Tersangka penyekapan dan penyiksaan wanita berinisial YTR (29), Taufik Hidayat (30), mengaku telah mengonsumsi minuman keras sebelum ditangkap polisi di Kecamatan Ciparay, Kabupaten Bandung, pada Selasa (23/6). Pengakuan itu disampaikan setelah ia menjalani pemeriksaan kesehatan dan tes urine di kantor Polda Jawa Barat.
Hasil Tes Urine Negatif Narkoba
Kapolda Jabar Irjen Pol Rudi Setiawan mengungkapkan bahwa setelah diamankan, Taufik langsung dibawa ke kantor Perlindungan Perempuan dan Anak (PPA) untuk menjalani prosedur standar. "Sebagaimana ketentuan, tersangka kami bawa masuk ke kantor PPA. Tahapan yang sesuai ketentuan kami lakukan, yaitu pemeriksaan kesehatan untuk memastikan kondisi kesehatan tersangka, termasuk pemeriksaan seluruh badan agar kami mendapatkan kondisi yang sebenarnya," kata Rudi.
Hasil pemeriksaan menunjukkan Taufik negatif narkoba. "Kami kemudian melakukan tes narkoba dan hasilnya negatif. Tersangka mengakui telah meminum Intisari, yaitu minuman keras," ujarnya. Meski demikian, polisi tetap melakukan pengawasan ketat terhadap tersangka.
Kondisi Kesehatan Tersangka
Berdasarkan hasil pemeriksaan medis, Taufik dinyatakan sehat dan siap menjalani proses penyidikan. "Kesimpulannya, tersangka dalam kondisi sehat dan siap ditahan untuk pemeriksaan awal," kata Rudi. Polisi juga berencana menghadirkan ahli kejiwaan dalam pemeriksaan lanjutan terhadap pelaku untuk mendalami motif dan kondisi mentalnya.
Saat ini Taufik ditempatkan di sel khusus dengan pengawasan ketat CCTV untuk mengantisipasi hal-hal yang tidak diinginkan. Polda Jabar memastikan proses hukum berjalan transparan dan sesuai ketentuan.
Korban Alami Luka Berat
YTR diduga dianiaya dan disekap oleh kekasihnya berinisial TH selama tiga tahun di kamar kosnya di wilayah Cileunyi, Kabupaten Bandung, Jawa Barat. Perempuan 29 tahun itu mengalami luka berat, seperti tidak bisa melihat secara normal, bibir sumbing, sulit berbicara, hingga tidak bisa berjalan.

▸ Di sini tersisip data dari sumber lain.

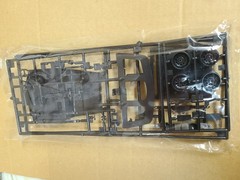 Fujimi Chevrolet Camaro Z28 Underground Camaro 1/24 RS-73 Plastic Model Kit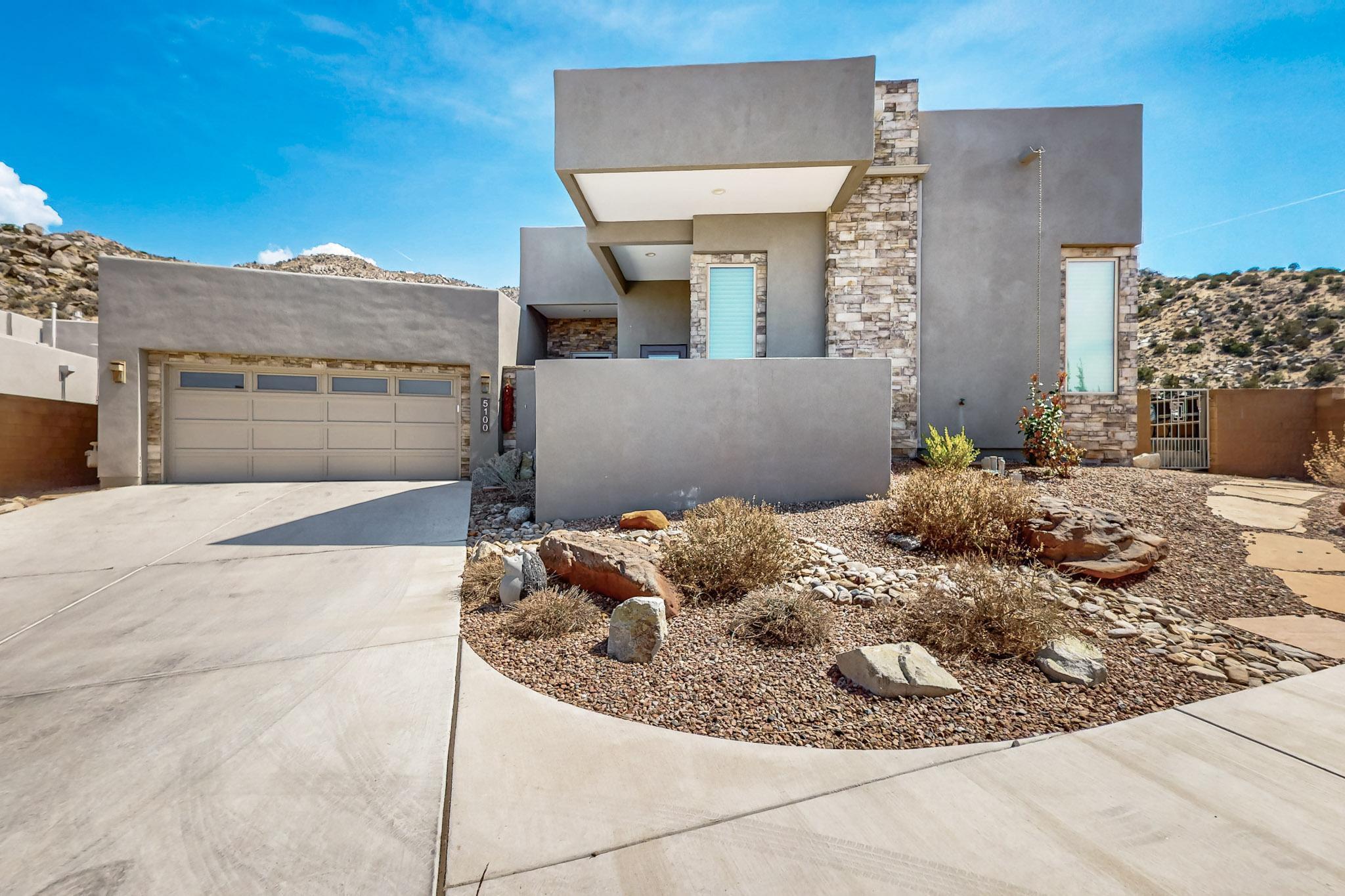 5100 PIEDRA ALTA Lane NE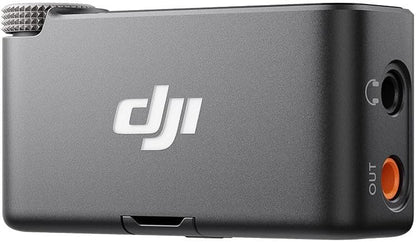DJI Mic 2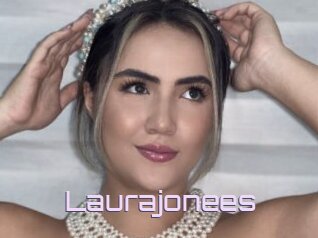 Laurajonees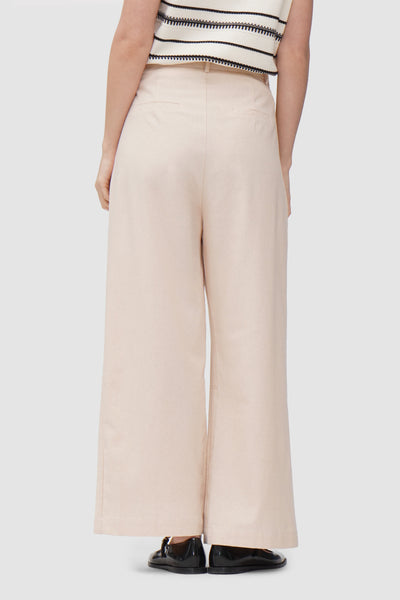 Linen Trousers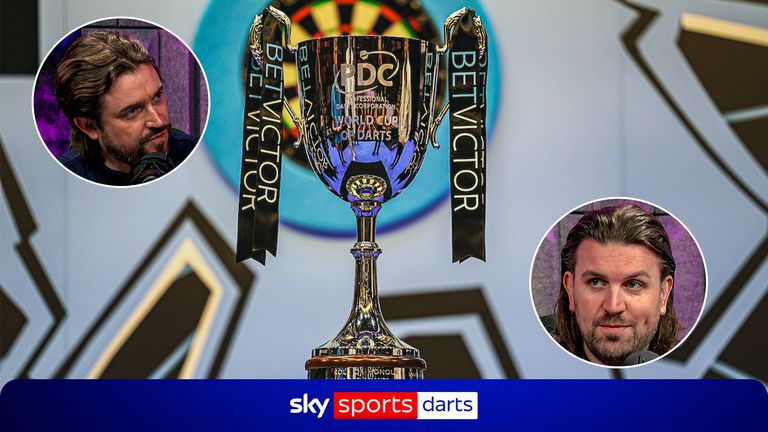 World Cup of Darts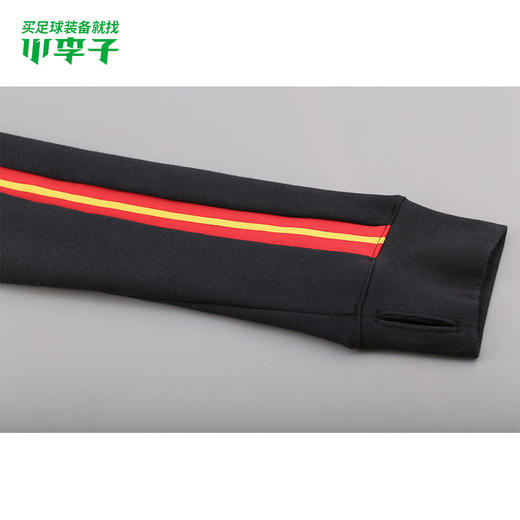 NIKE/耐克 AS CHN M NK 中国队 训练长袖上衣CU2051010 商品图3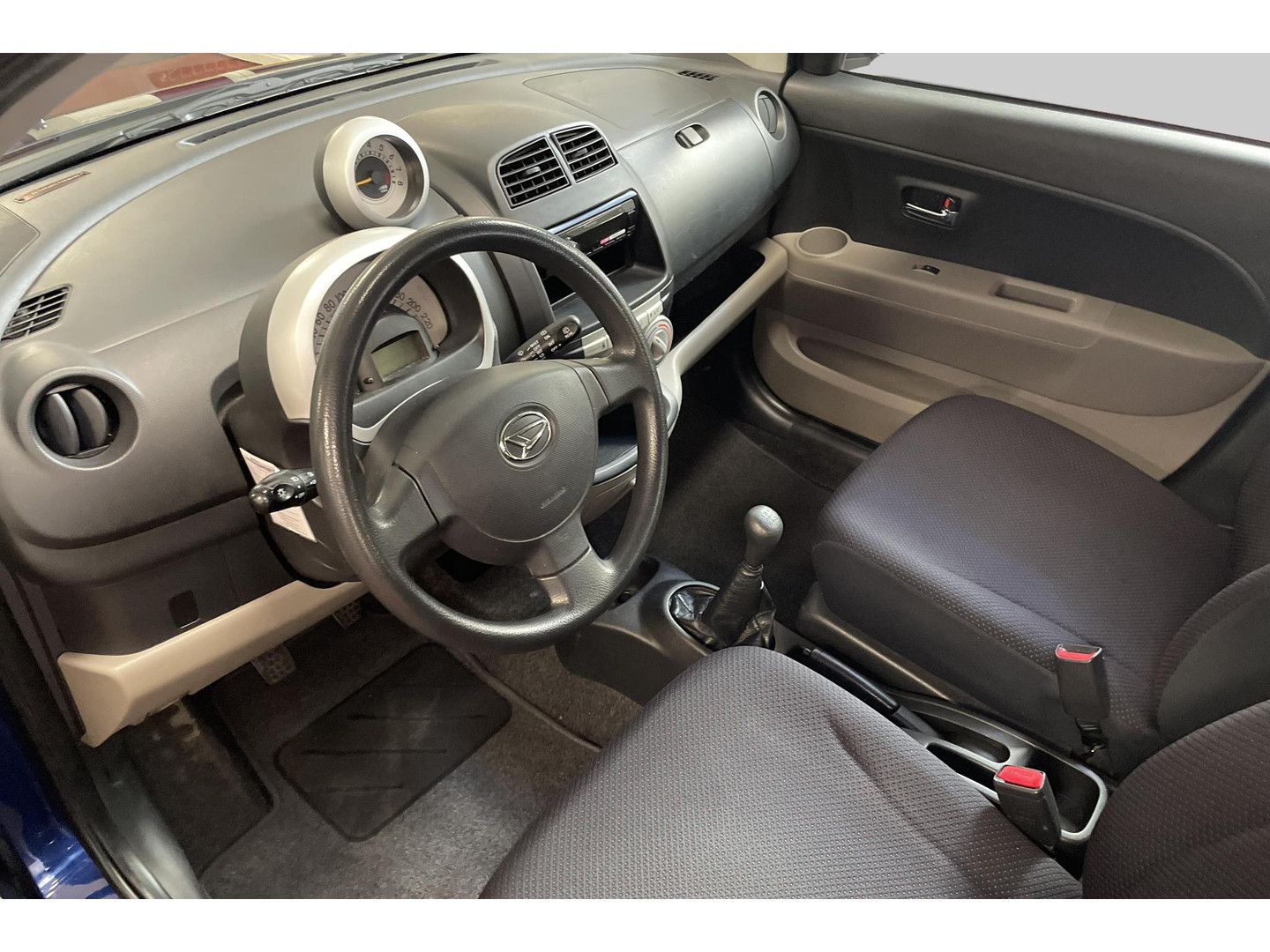 Daihatsu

Kasus dugaan penganiayaan ini sudah dilaporkan pihak keluarga ke Polda Jawa Barat pada Jumat, 12 Juni 2026. Kakak korban, Melanie Silviani, mengatakan korban kini masih dirawat intensif di Rumah Sakit Hasan Sadikin (RSHS) Kota Bandung. Keluarga berharap pelaku mendapat hukuman setimpal.